» What you should do: Convert the records below into a JSON list of strings, one string per line and no entries for blank lines, covering every record. Leave the pictures out of your answer.

» The data:
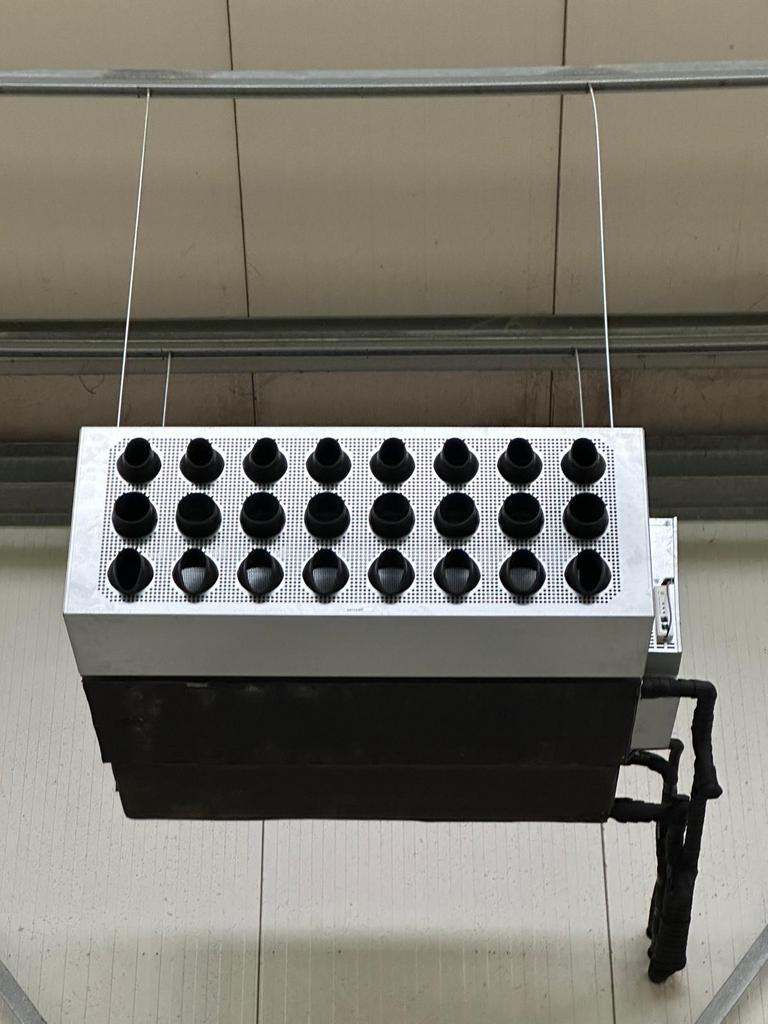 Midea VRF Airco/Warmtepomp Systeem 28kW - Nieuwstaat, Witgoed en Apparatuur, Airco's, Ophalen, 3 snelheden of meer, Zo goed als nieuw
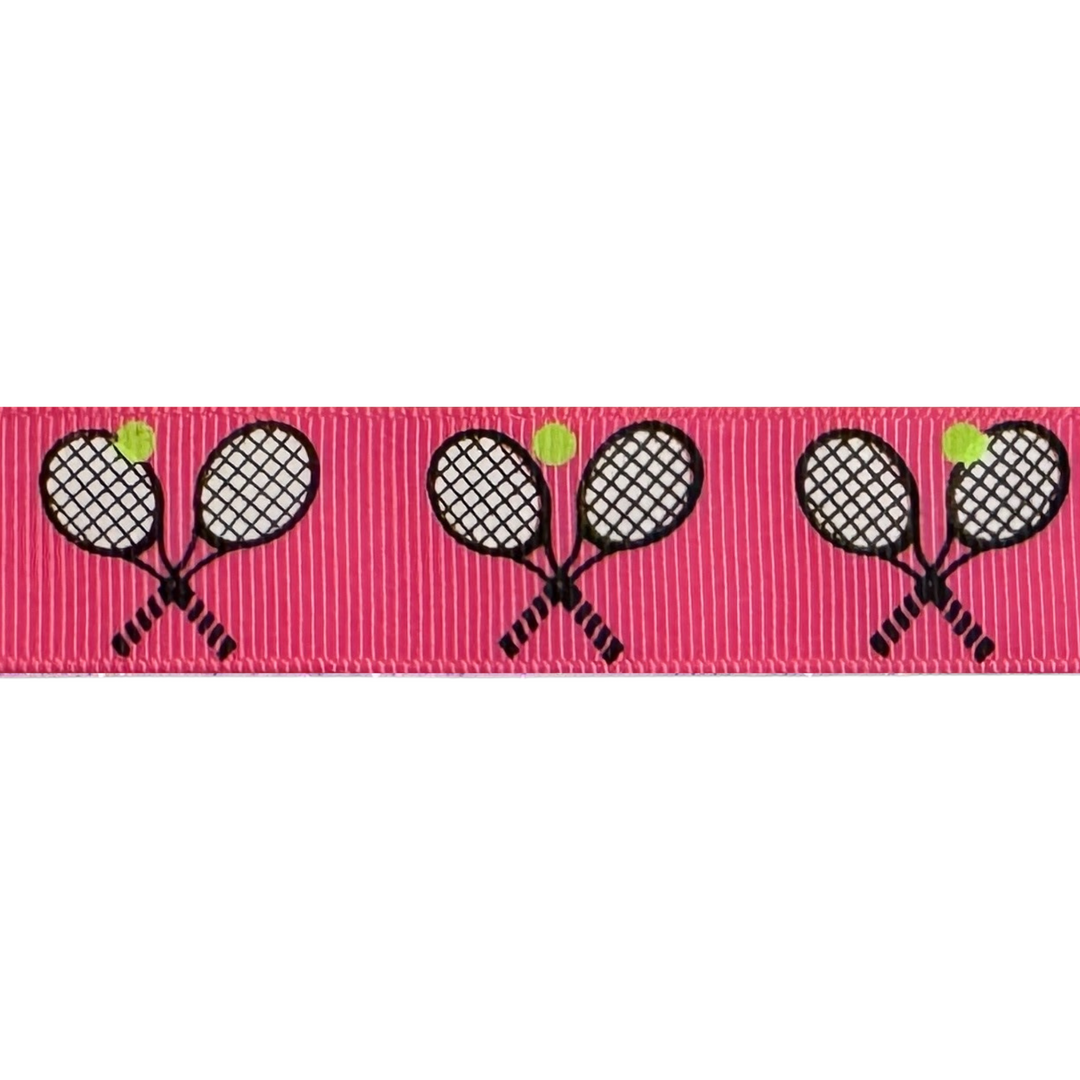 Tennis Aces Hot Pink Interchangeable Visor Band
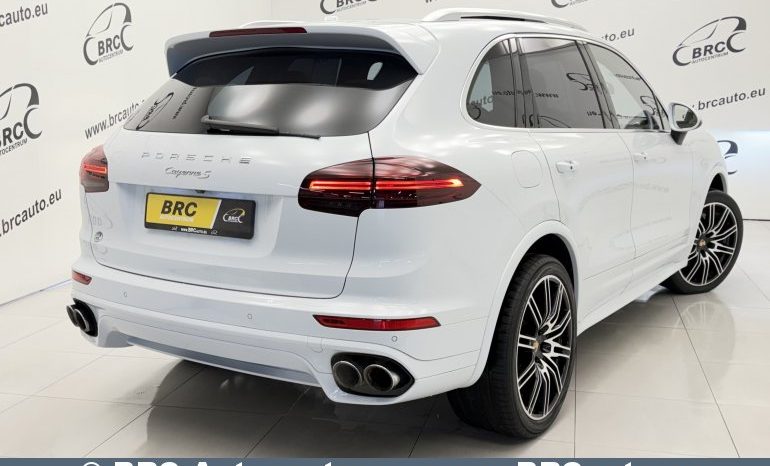 Porsche Cayenne S 3.6 Automatas 2016 full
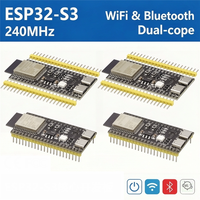 ESP32-S3-DevKit N16R8 Papan Pengembangan WiFi Bluetooth Papan Inti Tipe C Modul ESP32-S3 Kompatibel dengan Arduino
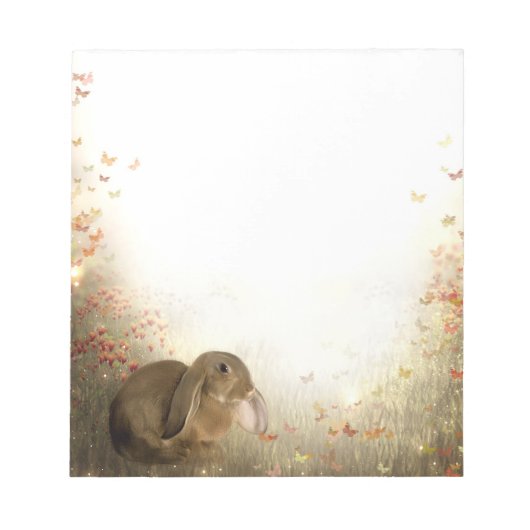 バニー ノートパッド (正面)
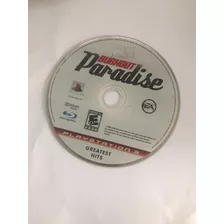 Burnout Paradise Ps3 - Mídia Física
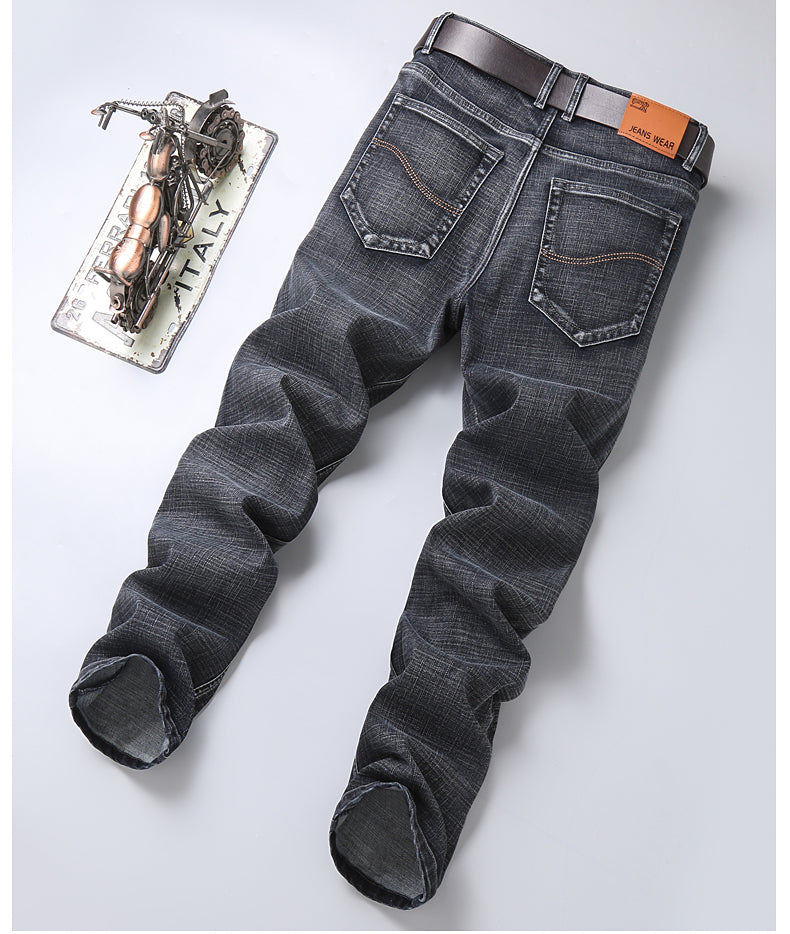 TC Slim Straight Stretch Jeans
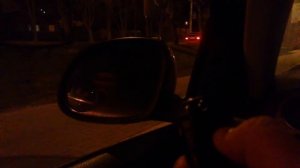 Складывание зеркал со штатного пульта на VW Tiguan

» Solution for this problem:
[
  " Midea VRF Airco/Warmtepomp Systeem 28kW - Nieuwstaat, Witgoed en Apparatuur, Airco's, Ophalen, 3 snelheden of meer, Zo goed als nieuw",
  " Tennis Aces Hot Pink Interchangeable Visor Band",
  " Porsche Cayenne S 3.6 Automatas 2016 full",
  " ESP32-S3-DevKit N16R8 Papan Pengembangan WiFi Bluetooth Papan Inti Tipe C Modul ESP32-S3 Kompatibel dengan Arduino",
  " バニー ノートパッド (正面)",
  " Burnout Paradise Ps3 - Mídia Física",
  " TC Slim Straight Stretch Jeans",
  " Складывание зеркал со штатного пульта на VW Tiguan"
]